「日志】写在第一次成功击穿次元壁之后

1
Whereof whats past is prologue, what to come in yours and my discharge.
凡此过往，皆为序章。（前方未知的未来，由你我的双手铺就。）

William Shakespearethe Tempest

Intro

前段时间承蒙导师信任，被安排前去参加曾经梦寐以求的数据科学界的Kaggle竞赛，根据队中哥哥姐姐们的兴趣与他们选定了Titanic与MNIST两道题目，~~虽然做的工作很少，但也算是为这两道（大水）题处心积虑煞费苦心~~。

虽由于网络原因尚未提交submission，但这两个project的accuracy已经达到预期目标，可以告一段落。

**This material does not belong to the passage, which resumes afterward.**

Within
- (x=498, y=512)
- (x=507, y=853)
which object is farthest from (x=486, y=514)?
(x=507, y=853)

而在后面，还有我们最终要做的基于GAN生成Monet作品一项，目前征程尚未结束，我还需要继续努力。~~（但是现在来考虑，至于还要不要做那道题目，可能是未知数，因为我们可能会换作进行别的project）~~

~~(最近要复习数学和代数的期中考试，因此一直没有整理这一块的内容QAQ)~~

Neural Style Transfer

基于VGG19与L-BFGS-B优化算法的NST(神经样式迁移)。

Abstract

这个project最早是2018年年底在Keras之父所著的《Deep Learning with Python》上关于生成式深度学习一部分看到的，NST这个算法经常被与DeepDream算法一并提起，后者DeepDream是向给定的现实图像注入细节以生成魔幻（非）现实主义的“梦境”图像。

但我们今天讨论的重点在于前者亦即神经样式迁移，这是由Leon A. Gatys, Alexander S. Ecker, Matthias Bethge三人于文献《A Neural Algorithm of Artistic Style》提出的，与DeepDream拥有诸多相同之处。

其目标在于改变现实图像的细节，以使生成图像具备参考图像的画风，例如使一张现实中的青岛市中山路街道夜景变得像梵高画出来的一样，在像这样的过程之中便可以参考梵高的的《Starry Night》以进行变换。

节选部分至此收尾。